Five international photographers explain an image of a protest that they captured in their respective countries.
Curator ENTEROriginally from São Paulo, Brazil, Leandro Viana is a freelance photographer based in New York City. After breaking into the field through fashion, editorial, and advertising photography, Leandro began documenting social issues such as immigration, refugees, and human rights.
Photo by David Butow - US | Info | Credits
“This picture was taken the night following the release of the Grand Jury's decision to not indict the police officer who shot Michael Brown. It was very cold night and I noticed that as this man was shouting, his breath was lit by an overhead light. There was something simple and direct about the man’s emotions. Like many of those who were protesting, his emotions show the frustration not just in the single shooting and the Grand Jury’s decision, but rather at what is seen as a pattern of inequality that is being repeated again and again.”

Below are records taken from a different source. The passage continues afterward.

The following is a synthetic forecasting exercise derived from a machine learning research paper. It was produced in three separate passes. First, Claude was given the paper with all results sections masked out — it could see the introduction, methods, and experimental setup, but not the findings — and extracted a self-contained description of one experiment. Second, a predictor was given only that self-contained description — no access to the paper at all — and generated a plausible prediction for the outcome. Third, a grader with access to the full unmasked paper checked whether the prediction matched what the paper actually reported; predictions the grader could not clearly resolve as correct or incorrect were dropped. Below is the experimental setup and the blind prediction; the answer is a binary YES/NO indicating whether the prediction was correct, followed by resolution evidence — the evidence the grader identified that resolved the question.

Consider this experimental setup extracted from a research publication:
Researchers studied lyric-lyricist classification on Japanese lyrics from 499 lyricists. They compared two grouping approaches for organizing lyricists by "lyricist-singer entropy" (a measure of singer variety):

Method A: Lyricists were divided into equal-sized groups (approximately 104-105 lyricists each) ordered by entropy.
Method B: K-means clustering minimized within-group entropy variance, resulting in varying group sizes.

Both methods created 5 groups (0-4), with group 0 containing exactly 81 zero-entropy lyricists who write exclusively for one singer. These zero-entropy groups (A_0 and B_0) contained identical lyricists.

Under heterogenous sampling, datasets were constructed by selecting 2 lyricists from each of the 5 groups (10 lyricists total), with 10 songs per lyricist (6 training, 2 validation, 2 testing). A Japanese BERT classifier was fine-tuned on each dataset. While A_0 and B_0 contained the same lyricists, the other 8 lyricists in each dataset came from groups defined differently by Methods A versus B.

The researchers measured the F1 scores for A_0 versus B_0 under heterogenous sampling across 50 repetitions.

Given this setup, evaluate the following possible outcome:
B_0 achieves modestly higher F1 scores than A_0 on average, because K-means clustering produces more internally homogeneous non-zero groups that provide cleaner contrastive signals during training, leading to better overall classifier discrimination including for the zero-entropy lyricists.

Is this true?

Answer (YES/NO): NO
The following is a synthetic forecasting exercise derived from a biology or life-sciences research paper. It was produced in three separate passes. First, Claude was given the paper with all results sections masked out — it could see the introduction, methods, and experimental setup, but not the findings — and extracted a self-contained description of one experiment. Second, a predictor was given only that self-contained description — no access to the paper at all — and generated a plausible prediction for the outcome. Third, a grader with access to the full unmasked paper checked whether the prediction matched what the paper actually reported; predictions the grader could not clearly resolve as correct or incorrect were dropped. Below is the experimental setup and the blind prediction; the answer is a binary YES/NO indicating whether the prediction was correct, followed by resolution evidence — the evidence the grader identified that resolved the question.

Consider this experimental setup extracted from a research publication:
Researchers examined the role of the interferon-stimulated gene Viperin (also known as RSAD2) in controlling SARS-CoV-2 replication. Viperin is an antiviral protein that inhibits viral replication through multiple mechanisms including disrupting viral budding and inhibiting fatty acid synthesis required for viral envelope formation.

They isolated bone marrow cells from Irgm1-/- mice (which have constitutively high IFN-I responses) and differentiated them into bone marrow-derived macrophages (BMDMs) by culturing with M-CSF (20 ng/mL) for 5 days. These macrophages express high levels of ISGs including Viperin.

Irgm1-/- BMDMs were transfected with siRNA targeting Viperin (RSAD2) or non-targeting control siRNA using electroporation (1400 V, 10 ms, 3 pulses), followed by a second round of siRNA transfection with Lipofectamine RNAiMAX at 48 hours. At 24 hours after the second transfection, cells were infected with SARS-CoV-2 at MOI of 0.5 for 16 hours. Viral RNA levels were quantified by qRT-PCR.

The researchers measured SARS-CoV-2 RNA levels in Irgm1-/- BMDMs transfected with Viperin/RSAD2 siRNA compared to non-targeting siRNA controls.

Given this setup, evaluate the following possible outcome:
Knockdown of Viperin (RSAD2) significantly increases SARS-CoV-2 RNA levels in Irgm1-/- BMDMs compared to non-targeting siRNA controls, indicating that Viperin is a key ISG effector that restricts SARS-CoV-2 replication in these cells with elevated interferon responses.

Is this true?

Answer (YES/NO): YES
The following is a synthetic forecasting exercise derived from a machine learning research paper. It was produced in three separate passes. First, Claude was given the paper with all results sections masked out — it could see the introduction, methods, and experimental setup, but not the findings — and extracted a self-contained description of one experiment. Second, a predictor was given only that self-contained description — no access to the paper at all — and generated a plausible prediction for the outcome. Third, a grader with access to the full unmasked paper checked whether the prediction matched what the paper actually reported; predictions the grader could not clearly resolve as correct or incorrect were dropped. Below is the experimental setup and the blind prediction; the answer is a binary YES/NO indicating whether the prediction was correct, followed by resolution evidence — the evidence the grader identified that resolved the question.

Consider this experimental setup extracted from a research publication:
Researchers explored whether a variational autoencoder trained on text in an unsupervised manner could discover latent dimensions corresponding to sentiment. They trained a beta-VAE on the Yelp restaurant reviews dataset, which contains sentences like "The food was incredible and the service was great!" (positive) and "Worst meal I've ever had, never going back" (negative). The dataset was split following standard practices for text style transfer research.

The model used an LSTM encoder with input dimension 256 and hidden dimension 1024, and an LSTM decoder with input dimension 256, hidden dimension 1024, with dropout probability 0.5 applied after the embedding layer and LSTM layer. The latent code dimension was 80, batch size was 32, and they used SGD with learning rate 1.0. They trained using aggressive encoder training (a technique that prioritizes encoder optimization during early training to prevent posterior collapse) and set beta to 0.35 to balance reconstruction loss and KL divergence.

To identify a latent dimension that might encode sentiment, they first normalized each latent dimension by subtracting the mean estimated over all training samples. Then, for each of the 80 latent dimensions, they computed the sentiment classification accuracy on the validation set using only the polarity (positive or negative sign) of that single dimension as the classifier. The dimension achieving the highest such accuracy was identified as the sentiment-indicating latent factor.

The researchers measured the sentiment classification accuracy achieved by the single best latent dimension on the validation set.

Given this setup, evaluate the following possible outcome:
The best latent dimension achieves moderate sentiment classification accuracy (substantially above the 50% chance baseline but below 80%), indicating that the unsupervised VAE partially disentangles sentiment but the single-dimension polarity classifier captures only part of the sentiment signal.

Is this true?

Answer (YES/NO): YES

David Butow (USA) is a California-based photojournalist. He has worked in over two dozen countries including Afghanistan, Burma, Iraq, Peru and Yemen. His current project is titled Seeing Buddha, which has been published in the New York Times and National Geographic magazine.
davidbutow@gmail.com
Photo by Sergiy Lebedynskyy - Ukraine | Info | Credits
“Euromaidan (a wave of protests at Maidan Square in Kyiv, Ukraine) was a symbol of hope. If everything would be perfect in my country, I would never have become a photographer. My goal is to interpret the situation in Ukraine from an insider point of view and to share it worldwide.”
Sergiy Lebedynskyy was born in 1982 in Kharkiv, Ukraine. He holds a PhD in engineering and works as a freelance photographer since 2010. His works were shown internationally at festivals Les Rencontres d'Arles, FotoFest Houston, Noorderlicht, Riga Photomonth and others.
s.lebedynskyy@gmail.com
Photo by Emine Gozde Sevim - Turkey | Info | Credits
“At every protest, more than anything, I am scared. Too many people, the police, the unpredictability, the violence that can erupt however peaceful it was all meant to have been. The picture of the girl on the flowers is a symbolic representation made after the period of Gezi Park protests. She is being helped to get up but not quite standing. Her arms open, almost seeming to embrace the viewer. It is a declaration in a way, without words, of a universal human ideology that was once wanted, shared, and which unified us. In protests, all too suddenly, this sense of innocence can dissipate into the burning smell of the tear gas, the heat of the fire and the sound of the bullets.”
Emine Gozde Sevim (Turkey) graduated from Bard College in 2008 with a Bachelor of Arts degree in Photography, Sociology and International Relations. She has worked in Israel and the West Bank, in Egypt and in Turkey, dividing her time between New York and the Middle East.
egozdes@gmail.com
Photo by Fernando C. Netto - Brazil | Info | Credits
“Protests had already been going on in the city of São Paulo for months in 2013. The day I took this photo on Paulista Avenue, near the corner of another major avenue, Consolação, confrontation between protesters and the military police was intense. Lots of running, banks being destroyed, tear gas… This figure being dragged in the photo is a girl, really skinny. She was taken to the police station. She must have slept there and been released in the morning. I saw her again in another protest a week later.”
Fernando Costa Netto is a journalist, photographer, entrepreneur and owner-partner of DOC Galeria. He is the creator of Mostra SP de Fotografia, an occupation of Vila Madalena, a São Paulo neighborhood, by using photography.
fernando@docgaleria.com.br
Photo by Mansi Thapliyal - India | Info | Credits
“This photograph is a statement about the self-abuse we all live in - the silence within which we keep ourselves is as harmful as what others do to us. When a 23- year old girl was gang raped in Delhi, nobody had expected that it would give rise to such an historical movement. For the first time I saw men and women standing together to protest not just for women's safety, but for the change in the mindset of the whole society. Being a single woman living in the capital, I could not separate myself from the protestors. I was a photographer, who was protesting with her camera, witnessing and capturing the wind of change.”
Mansi Thapliyal (India) is a freelance news and documentary photographer based in New Delhi and Rishikesh, Uttarkhand. She earned a bachelor of arts degree in political science from Delhi University and a postgraduate diploma in photography and visual communication from Jamia Millia Islamia University, Delhi. Her work has been published extensively including in the New York Times, Time, Financial Times, The Wall Street Journal, the Guardian, and the BBC.